13.0.6. Philosophical Aside


In its OO programming, Perl gives you a lot of freedom: the ability
to do things more than one way (you can bless any data type to make
an object), to inspect and modify classes you didn't write (adding
functions to their packages), and to use these to write tangled pits
of misery—if that's really what you want to do.

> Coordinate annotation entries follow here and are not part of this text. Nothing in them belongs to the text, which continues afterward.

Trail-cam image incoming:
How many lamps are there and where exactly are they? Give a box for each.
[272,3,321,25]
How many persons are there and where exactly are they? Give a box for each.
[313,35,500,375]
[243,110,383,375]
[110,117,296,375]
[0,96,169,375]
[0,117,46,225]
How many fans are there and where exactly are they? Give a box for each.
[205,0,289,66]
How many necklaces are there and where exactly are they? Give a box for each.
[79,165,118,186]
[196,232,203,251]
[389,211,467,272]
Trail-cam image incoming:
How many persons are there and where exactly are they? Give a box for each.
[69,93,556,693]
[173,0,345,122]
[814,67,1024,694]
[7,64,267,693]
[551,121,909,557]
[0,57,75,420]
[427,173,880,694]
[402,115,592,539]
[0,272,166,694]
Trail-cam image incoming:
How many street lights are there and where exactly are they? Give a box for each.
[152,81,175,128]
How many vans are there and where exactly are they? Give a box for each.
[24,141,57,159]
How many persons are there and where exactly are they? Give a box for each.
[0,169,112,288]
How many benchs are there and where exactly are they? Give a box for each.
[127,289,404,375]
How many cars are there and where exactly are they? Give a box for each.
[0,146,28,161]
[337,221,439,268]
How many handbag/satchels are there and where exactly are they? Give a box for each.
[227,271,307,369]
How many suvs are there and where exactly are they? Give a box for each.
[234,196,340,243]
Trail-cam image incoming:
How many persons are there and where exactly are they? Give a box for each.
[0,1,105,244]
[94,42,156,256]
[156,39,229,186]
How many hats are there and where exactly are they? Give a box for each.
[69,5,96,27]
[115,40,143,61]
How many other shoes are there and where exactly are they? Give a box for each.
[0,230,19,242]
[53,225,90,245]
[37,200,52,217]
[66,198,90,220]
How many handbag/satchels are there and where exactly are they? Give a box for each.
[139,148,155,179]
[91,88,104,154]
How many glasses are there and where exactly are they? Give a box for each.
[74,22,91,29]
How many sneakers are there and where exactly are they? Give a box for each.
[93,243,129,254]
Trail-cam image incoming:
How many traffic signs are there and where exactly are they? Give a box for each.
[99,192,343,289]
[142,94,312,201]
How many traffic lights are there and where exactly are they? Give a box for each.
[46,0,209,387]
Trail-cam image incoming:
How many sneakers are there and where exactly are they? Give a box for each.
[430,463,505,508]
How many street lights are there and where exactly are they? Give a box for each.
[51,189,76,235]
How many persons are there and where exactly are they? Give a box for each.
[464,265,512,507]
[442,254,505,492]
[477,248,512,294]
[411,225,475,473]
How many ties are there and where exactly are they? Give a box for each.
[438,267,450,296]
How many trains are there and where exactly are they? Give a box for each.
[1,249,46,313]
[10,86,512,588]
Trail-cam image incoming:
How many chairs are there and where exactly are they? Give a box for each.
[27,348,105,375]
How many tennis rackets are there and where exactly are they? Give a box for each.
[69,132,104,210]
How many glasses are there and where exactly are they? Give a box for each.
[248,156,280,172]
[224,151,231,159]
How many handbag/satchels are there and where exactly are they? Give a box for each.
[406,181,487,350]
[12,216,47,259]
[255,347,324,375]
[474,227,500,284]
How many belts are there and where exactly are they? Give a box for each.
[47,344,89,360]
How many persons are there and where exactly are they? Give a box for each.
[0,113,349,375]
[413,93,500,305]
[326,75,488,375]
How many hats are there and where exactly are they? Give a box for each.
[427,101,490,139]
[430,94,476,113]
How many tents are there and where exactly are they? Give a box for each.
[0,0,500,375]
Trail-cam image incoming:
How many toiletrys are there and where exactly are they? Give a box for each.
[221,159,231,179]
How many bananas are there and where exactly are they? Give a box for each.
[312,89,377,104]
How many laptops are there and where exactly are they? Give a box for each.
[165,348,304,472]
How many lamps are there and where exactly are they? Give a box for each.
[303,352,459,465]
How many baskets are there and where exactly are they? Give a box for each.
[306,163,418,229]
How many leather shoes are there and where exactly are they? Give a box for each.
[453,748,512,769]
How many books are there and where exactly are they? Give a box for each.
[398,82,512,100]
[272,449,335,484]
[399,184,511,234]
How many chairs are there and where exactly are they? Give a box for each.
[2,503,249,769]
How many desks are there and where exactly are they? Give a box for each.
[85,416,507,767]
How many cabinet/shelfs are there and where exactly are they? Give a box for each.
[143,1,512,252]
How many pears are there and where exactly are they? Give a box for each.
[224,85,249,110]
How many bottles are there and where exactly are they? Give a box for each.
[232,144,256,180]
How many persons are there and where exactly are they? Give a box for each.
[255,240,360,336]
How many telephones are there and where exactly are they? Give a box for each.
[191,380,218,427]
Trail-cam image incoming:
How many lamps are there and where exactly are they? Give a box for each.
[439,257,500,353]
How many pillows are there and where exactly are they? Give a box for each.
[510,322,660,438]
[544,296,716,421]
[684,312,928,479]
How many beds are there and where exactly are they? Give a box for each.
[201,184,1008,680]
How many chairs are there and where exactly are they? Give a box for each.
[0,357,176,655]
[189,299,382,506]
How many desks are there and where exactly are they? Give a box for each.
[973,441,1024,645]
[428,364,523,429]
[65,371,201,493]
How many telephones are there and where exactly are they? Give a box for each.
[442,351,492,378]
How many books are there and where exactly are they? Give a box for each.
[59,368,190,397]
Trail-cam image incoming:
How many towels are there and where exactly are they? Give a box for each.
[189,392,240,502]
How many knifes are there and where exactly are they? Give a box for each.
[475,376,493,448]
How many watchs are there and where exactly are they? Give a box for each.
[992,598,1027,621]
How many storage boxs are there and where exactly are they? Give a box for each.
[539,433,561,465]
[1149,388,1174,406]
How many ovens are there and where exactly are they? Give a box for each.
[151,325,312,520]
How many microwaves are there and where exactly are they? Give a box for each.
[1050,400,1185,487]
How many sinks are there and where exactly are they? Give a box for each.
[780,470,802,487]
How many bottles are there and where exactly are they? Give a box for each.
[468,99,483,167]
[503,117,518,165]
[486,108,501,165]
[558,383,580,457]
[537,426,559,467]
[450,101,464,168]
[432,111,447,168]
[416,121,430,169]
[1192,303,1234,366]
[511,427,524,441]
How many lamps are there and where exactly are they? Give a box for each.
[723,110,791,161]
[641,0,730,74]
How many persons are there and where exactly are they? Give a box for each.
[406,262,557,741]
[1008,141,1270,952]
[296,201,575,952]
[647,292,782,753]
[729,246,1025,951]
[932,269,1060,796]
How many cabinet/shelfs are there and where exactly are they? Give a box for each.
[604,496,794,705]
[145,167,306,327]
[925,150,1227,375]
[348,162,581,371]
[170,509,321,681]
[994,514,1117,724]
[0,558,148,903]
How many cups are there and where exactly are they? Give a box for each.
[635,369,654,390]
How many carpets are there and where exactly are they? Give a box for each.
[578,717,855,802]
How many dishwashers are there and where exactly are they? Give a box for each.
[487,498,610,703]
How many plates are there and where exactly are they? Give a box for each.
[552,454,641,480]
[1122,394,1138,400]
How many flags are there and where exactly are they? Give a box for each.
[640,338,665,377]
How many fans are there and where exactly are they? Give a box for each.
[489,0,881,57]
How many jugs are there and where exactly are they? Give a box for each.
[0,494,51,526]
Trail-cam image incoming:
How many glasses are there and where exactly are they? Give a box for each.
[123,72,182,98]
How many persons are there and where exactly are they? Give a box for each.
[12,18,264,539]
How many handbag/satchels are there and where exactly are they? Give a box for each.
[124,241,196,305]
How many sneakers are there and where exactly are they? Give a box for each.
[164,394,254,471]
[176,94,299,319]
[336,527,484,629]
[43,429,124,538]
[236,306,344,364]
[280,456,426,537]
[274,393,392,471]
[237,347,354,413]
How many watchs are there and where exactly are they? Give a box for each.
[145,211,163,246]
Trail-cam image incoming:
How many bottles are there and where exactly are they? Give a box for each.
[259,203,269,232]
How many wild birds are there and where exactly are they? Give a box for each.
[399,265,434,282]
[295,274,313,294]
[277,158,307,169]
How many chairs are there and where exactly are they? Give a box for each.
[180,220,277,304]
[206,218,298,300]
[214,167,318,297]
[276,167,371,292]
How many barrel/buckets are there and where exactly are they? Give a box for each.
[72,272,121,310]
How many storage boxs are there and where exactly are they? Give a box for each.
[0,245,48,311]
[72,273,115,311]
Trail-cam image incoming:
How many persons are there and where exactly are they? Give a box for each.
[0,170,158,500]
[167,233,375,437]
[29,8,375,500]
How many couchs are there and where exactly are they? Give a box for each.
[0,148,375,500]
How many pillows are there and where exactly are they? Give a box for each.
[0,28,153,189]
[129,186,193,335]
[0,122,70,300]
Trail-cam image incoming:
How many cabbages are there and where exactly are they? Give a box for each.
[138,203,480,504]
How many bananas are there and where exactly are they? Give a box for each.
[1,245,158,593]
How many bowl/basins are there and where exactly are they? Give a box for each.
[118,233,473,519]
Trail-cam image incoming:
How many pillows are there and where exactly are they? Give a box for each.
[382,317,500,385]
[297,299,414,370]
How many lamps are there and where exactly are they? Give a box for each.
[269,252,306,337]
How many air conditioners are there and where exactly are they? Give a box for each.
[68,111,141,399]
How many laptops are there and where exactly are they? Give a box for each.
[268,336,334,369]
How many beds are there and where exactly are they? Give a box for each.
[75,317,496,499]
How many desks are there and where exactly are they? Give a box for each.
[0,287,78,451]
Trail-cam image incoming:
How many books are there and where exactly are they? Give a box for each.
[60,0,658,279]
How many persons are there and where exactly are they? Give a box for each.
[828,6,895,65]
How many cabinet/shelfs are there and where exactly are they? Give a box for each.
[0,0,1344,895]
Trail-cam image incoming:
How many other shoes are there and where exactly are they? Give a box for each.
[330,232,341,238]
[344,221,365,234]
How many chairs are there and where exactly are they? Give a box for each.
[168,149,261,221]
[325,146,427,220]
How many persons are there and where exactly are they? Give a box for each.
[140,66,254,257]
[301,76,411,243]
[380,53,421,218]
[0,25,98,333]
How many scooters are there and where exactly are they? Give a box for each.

Less flexible programming languages are usually more restrictive.
Many are fanatically devoted to enforced privacy, compile-time type
checking, complex function signatures, and a smorgasbord of other
features. Perl doesn't provide these things with objects because it
doesn't provide them anywhere else, either. Keep this in mind if you
find Perl's object-oriented implementation weird. You only think it's
weird because you're used to another language's philosophy. Perl's
treatment of OO is perfectly sensible—if you think in Perl. For
every problem that you can't solve by writing Perl as though it were
Java or C++, there is a native Perl solution that works perfectly.
The absolutely paranoid programmer can even have complete privacy:
the perltoot(1) manpage describes how to bless
closures to produce objects that are as private as those in C++ (and
more so).

Perl's objects are not wrong; they're differently right.

13.0.7. See Also


The general literature on object-oriented programming rarely refers
directly to Perl. The documentation that came with Perl is a good
place to begin learning about object-oriented programming,
particularly the object tutorials perltoot(1)
and perlboot(1). For a reference, read
perlobj(1) and Chapter 12 of
Programming Perl. You might need it when you
read perlbot(1), which is full of
object-oriented tricks.

Damian Conway's Object Oriented Perl (Manning)
is the best introduction and reference for object-oriented
programming in Perl. It's readable, accurate, and comprehensive.